Class RopeByteString

  • All Implemented Interfaces:
    java.io.Serializable, java.lang.Iterable<java.lang.Byte>

    final class RopeByteString
    extends ByteString
    Class to represent ByteStrings formed by concatenation of other ByteStrings, without copying the data in the pieces. The concatenation is represented as a tree whose leaf nodes are each a ByteString.LeafByteString.

    Most of the operation here is inspired by the now-famous paper BAP95 Ropes: an Alternative to Strings hans-j. boehm, russ atkinson and michael plass

    The algorithms described in the paper have been implemented for character strings in com.google.common.string.Rope and in the c++ class cord.cc.

    Fundamentally the Rope algorithm represents the collection of pieces as a binary tree. BAP95 uses a Fibonacci bound relating depth to a minimum sequence length, sequences that are too short relative to their depth cause a tree rebalance. More precisely, a tree of depth d is "balanced" in the terminology of BAP95 if its length is at least F(d+2), where F(n) is the n-th Fibonacci number. Thus for depths 0, 1, 2, 3, 4, 5,... we have minimum lengths 1, 2, 3, 5, 8, 13,...

    • Field Detail

      • minLengthByDepth

        static final int[] minLengthByDepth
        BAP95. Let Fn be the nth Fibonacci number.

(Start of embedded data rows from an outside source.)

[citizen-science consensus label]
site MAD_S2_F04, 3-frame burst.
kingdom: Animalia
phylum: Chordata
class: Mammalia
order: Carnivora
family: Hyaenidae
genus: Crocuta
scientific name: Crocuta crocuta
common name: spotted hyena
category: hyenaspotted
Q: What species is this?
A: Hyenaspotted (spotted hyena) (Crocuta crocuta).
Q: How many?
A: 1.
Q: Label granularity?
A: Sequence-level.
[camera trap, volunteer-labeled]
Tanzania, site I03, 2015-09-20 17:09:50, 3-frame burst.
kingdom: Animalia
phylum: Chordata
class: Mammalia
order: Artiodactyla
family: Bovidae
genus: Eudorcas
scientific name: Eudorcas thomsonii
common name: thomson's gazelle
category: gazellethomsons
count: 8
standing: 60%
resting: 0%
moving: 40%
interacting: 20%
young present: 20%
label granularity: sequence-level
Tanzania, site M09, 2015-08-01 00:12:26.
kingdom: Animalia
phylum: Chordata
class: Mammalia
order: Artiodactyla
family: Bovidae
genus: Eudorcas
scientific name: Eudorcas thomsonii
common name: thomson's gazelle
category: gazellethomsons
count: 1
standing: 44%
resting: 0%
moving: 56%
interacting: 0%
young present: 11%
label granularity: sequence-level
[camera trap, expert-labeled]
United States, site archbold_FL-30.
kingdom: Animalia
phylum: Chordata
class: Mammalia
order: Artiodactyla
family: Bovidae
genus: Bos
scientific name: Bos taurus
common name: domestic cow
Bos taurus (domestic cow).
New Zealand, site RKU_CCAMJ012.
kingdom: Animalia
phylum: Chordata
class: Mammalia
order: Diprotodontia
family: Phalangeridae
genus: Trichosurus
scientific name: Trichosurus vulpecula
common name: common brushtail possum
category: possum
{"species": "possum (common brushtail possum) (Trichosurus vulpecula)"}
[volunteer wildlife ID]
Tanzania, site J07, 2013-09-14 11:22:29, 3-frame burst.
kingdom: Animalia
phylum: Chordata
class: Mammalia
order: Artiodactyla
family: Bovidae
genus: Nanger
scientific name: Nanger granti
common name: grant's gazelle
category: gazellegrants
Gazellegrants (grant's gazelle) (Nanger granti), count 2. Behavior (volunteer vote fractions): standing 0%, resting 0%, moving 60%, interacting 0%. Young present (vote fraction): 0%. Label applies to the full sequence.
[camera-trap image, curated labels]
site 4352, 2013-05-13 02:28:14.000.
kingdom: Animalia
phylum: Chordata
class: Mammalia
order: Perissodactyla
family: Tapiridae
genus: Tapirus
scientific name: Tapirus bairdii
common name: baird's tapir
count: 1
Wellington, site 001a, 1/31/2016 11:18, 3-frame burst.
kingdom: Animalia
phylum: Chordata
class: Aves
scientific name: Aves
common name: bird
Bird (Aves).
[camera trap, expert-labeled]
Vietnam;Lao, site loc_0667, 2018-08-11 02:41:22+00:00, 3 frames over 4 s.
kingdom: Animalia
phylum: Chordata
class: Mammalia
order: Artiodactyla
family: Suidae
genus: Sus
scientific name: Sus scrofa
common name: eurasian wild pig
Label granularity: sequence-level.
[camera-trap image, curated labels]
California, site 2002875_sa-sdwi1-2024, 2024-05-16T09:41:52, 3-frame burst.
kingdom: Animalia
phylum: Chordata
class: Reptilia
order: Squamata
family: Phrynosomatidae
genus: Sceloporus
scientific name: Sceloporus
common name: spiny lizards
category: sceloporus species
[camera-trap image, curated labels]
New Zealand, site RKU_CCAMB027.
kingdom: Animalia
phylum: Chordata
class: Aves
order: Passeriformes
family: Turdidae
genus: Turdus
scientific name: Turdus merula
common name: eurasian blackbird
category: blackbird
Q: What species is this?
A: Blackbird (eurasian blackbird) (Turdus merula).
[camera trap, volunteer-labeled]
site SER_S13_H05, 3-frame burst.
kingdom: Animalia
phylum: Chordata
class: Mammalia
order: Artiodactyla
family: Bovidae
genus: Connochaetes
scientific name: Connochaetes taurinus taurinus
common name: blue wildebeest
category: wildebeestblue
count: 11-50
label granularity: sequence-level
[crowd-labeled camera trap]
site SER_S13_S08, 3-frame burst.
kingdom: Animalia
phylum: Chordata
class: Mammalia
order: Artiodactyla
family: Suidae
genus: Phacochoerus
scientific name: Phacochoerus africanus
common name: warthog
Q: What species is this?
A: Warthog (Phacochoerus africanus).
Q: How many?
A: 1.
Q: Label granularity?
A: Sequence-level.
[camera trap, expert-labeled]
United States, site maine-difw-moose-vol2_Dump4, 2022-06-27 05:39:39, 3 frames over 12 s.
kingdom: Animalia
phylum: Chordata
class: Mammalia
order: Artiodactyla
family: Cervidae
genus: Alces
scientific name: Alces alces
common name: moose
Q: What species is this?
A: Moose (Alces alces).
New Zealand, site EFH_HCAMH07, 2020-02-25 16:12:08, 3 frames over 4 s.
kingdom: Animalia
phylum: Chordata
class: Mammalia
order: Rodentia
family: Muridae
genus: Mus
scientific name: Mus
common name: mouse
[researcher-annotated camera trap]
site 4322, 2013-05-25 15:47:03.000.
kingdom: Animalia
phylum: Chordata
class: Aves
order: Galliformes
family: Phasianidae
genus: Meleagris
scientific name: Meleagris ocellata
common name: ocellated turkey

A RopeByteString of depth n is "balanced", i.e flat enough, if its length is at least Fn+2, e.g. a "balanced" RopeByteString of depth 1 must have length at least 2, of depth 4 must have length >= 8, etc.

        There's nothing special about using the Fibonacci numbers for this, but they are a reasonable sequence for encapsulating the idea that we are OK with longer strings being encoded in deeper binary trees.

        For 32-bit integers, this array has length 46.

        The correctness of this constant array is validated in tests.

      • totalLength

        private final int totalLength
      • leftLength

        private final int leftLength
      • treeDepth

        private final int treeDepth
    • Constructor Detail

      • RopeByteString

        private RopeByteString​(ByteString left,
                               ByteString right)
        Create a new RopeByteString, which can be thought of as a new tree node, by recording references to the two given strings.
        Parameters:
        left - string on the left of this node, should have size() > 0
        right - string on the right of this node, should have size() > 0
    • Method Detail

      • concatenate

        static ByteString concatenate​(ByteString left,
                                      ByteString right)
        Concatenate the given strings while performing various optimizations to slow the growth rate of tree depth and tree node count. The result is either a ByteString.LeafByteString or a RopeByteString depending on which optimizations, if any, were applied.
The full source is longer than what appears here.